• Work required: Reproduce word for word the passage in the article on reusing TCP connections in Go from "Whenever an HTTP" to "of cable car.".

• Excerpted text:
※ ※ ※

Reusing TCP connections for HTTP requests in Go

May 2018 ยท 8 minute read

In the OSI model, HTTP is a layer 7 protocol which works on top of layer 4.

Whenever an HTTP client sends a request to the server, it does that by first establishing (or probably re-use) the TCP connection to the server and then sends the request data over it. It is be best explained by an analogy of cable car.

cable-car

The cable car uses cable as a medium to move from point A to point B. Here cable is the tcp connection, while car is the HTTP request.

Continuing with the analogy, if every time a cable needs to be setup between 2 points for the movement of a car, it is going to be a time consuming process. So, rather than setting up the cable every time, we keep the cable intact and then reuse the cable for the car to go from poing A to point B (and vice-versa).

This is exactly what the HTTP clients do to send multiple sequential HTTP requests over the same tcp connection. If the clients do not do this then they will have to pay the extra cost of setting up the tcp connection, which is going to be 1.5 RTT (TCP 3-Way Handshake), every time time a http request needs to be sent. This is going to increase the latency of http requests.

We can verify these claims by doing strace over curl. strace is going to inform us when curl makes a connect system call which initiates a connection on a socket.

[email protected]:~$ url="http://freshworks.com"
[email protected]:~$ strace -e trace=connect \
> curl -s $url $url > /dev/null
connect(3, {sa_family=AF_INET, sin_port=htons(80), sin_addr=inet_addr("13.33.170.94")}, 16) = -1 EINPROGRESS (Operation now in progress)
+++ exited with 0 +++

Here we observe that curl makes 2 http requests to freshworks.com but made only 1 connect syscall to establish the tcp connection. That is, 2 requests and 1 tcp connection.
This is one side of the coin, lets look at the other side to understand it better.

[email protected]:~$ url="http://freshworks.com"
[email protected]:~$ strace -e trace=connect \
> curl -s -H 'connection: close'  $url $url > /dev/null
connect(3, {sa_family=AF_INET, sin_port=htons(80), sin_addr=inet_addr("13.33.170.38")}, 16) = -1 EINPROGRESS (Operation now in progress)
connect(3, {sa_family=AF_INET, sin_port=htons(80), sin_addr=inet_addr("13.33.170.38")}, 16) = -1 EINPROGRESS (Operation now in progress)
+++ exited with 0 +++

Here we ask the server to close the connection after the response has been written by setting the value of connection field of header to close. And as expected we see 2 connect calls being made to establish 2 separate tcp connections to the server (file descriptors are reused hence they can be same).

Bit about Connection pooling

How connection pooling works?

※ ※ ※

• Input data:
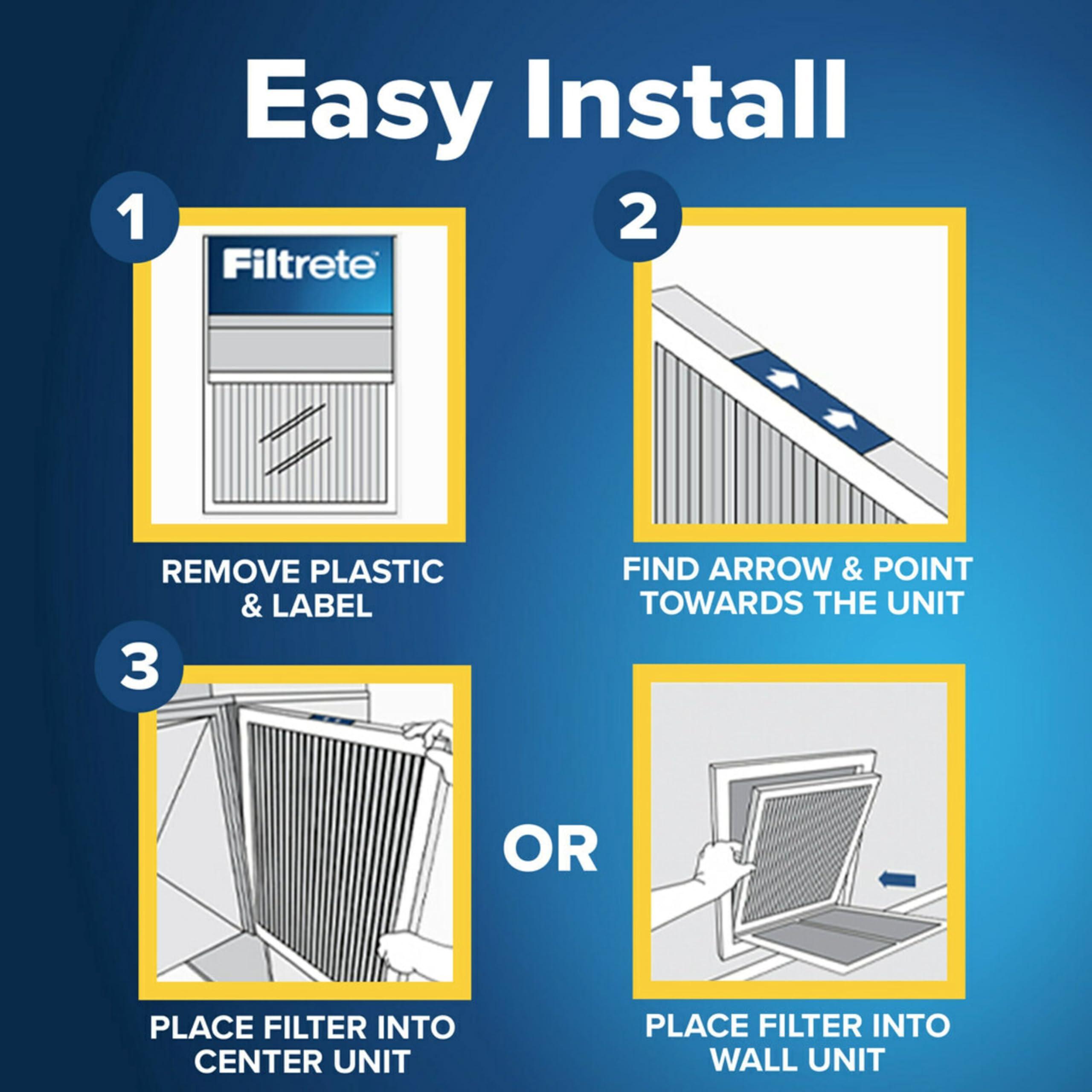 Easy Install

1

Filtrete

REMOVE PLASTIC & LABEL

2

FIND ARROW & POINT TOWARDS THE UNIT

3

PLACE FILTER INTO CENTER UNIT

OR

PLACE FILTER INTO WALL UNIT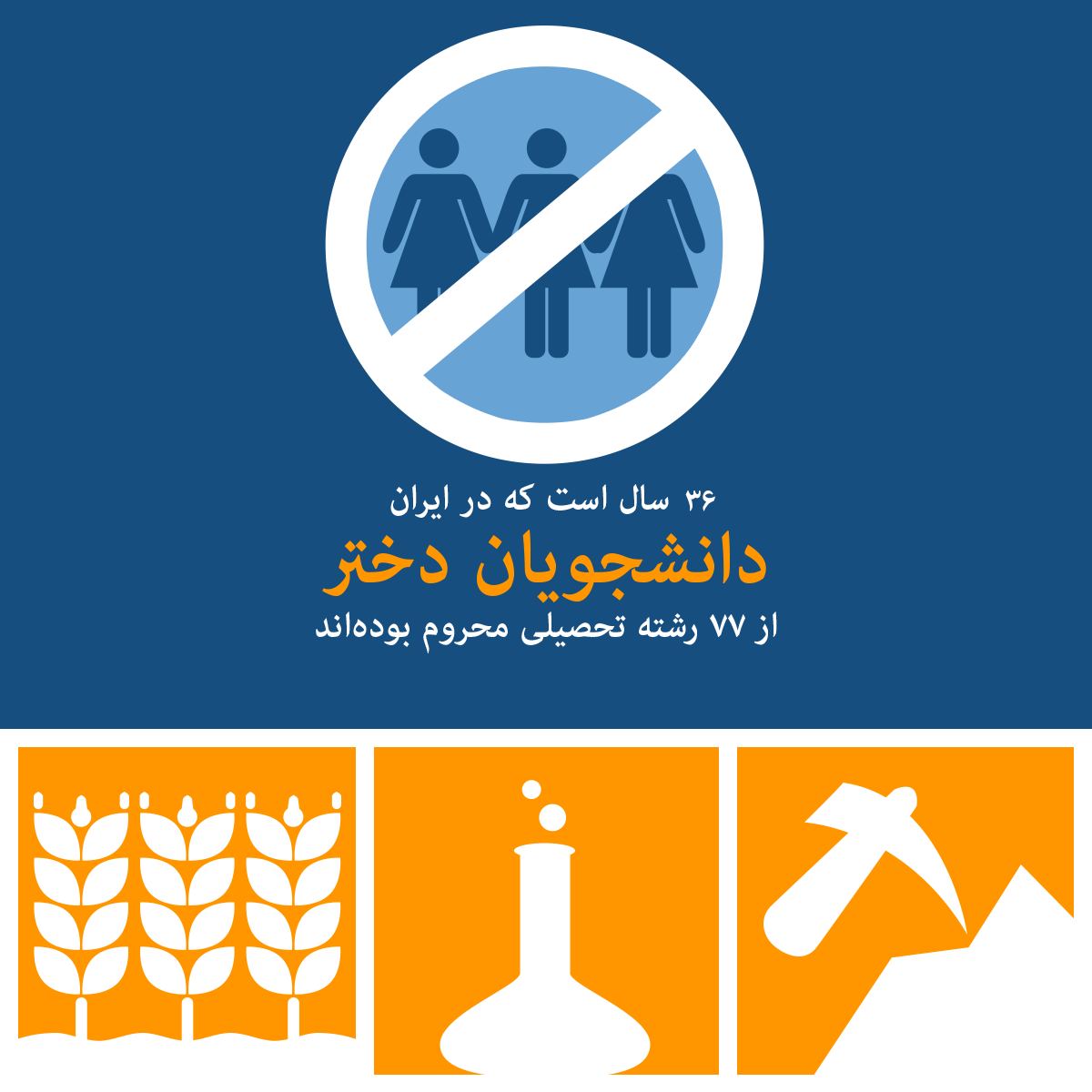 ۳۶ سال است که در ایران
دانشجویان دختر
از ۷۷ رشته تحصیلی محروم بوده‌اند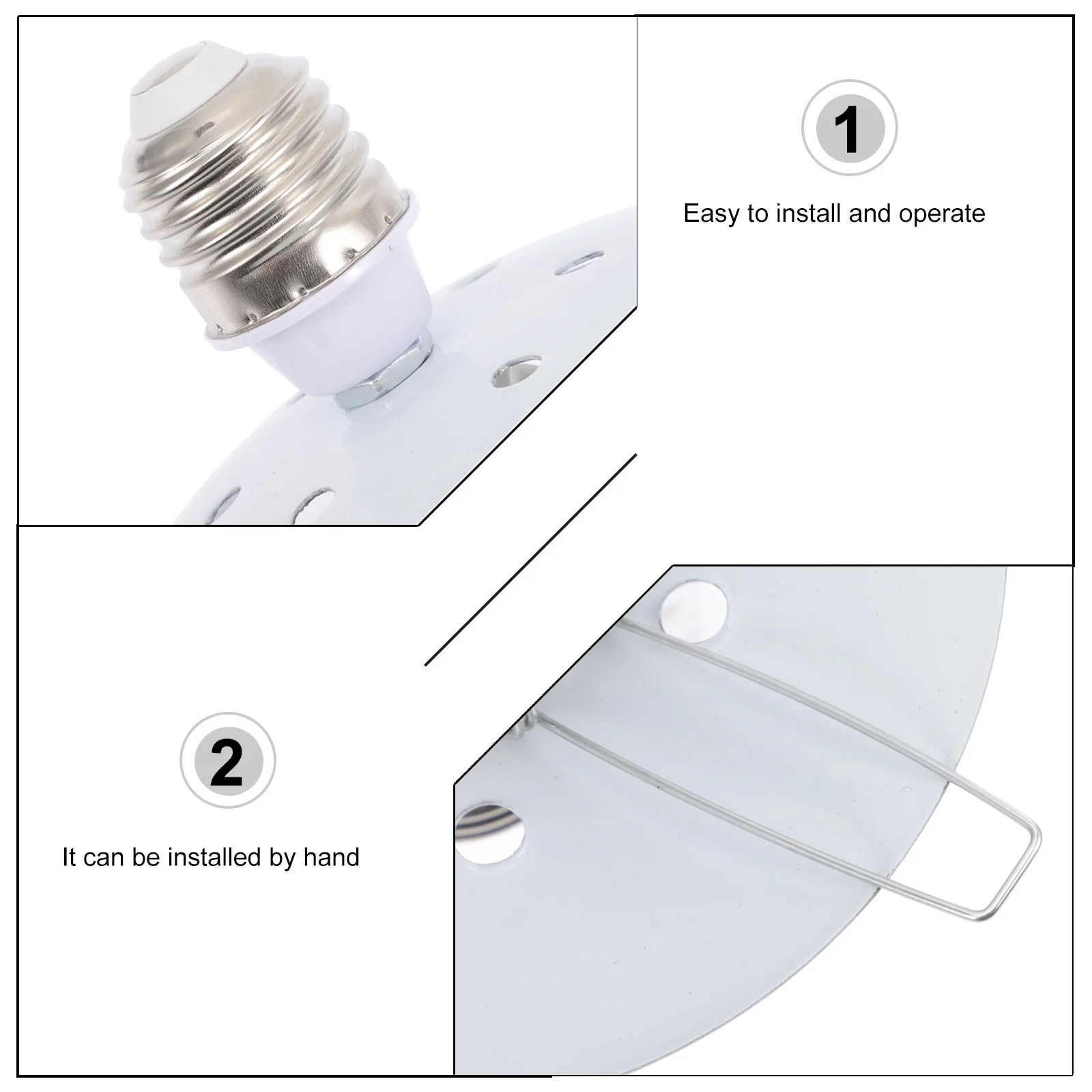 1

Easy to install and operate

2

It can be installed by hand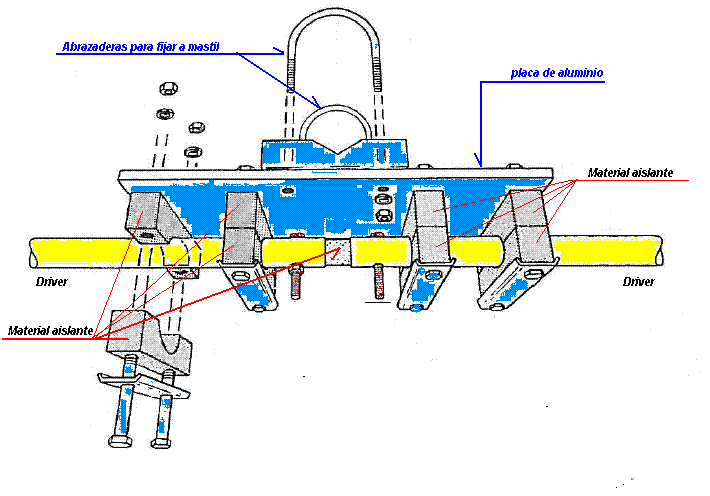 Abrazaderas para fijar a mastil

placa de aluminio

Material aislante

Driver

Driver

Material aislante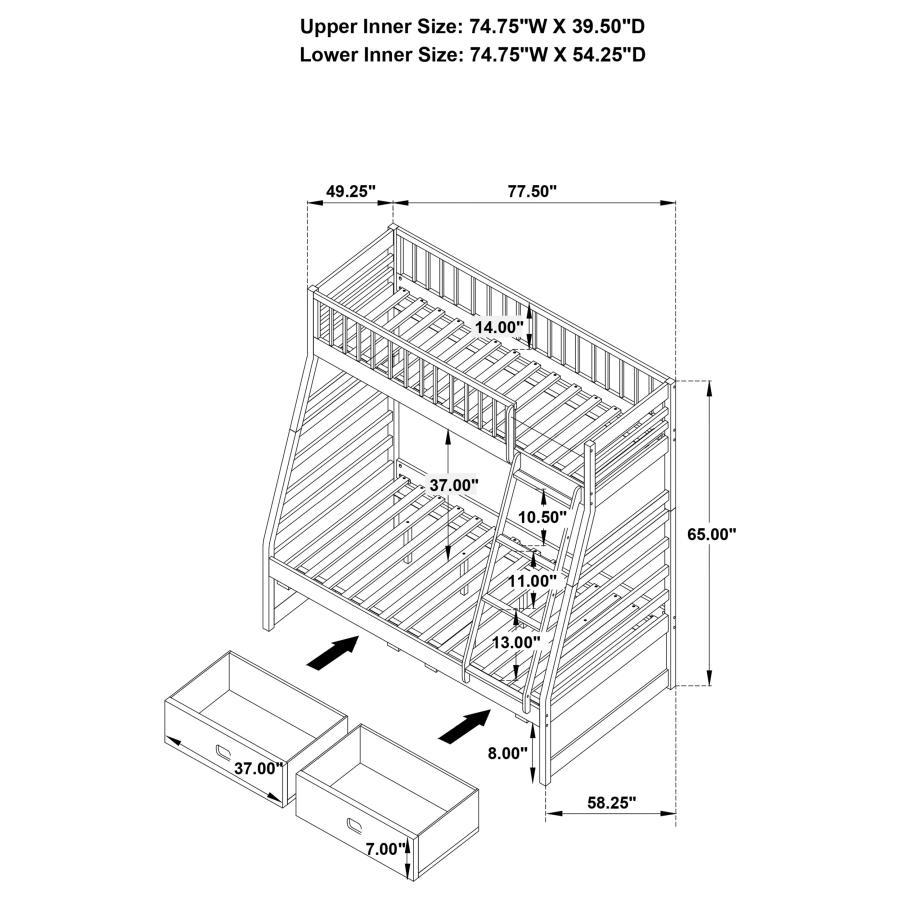 Upper Inner Size: 74.75"W X 39.50"D
Lower Inner Size: 74.75"W X 54.25"D

49.25"
77.50"
14.00"
37.00"
10.50"
65.00"
11.00"
13.00"
8.00"
37.00"
58.25"
7.00"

※ ※ ※

• Result:
Whenever an HTTP client sends a request to the server, it does that by first establishing (or probably re-use) the TCP connection to the server and then sends the request data over it. It is be best explained by an analogy of cable car.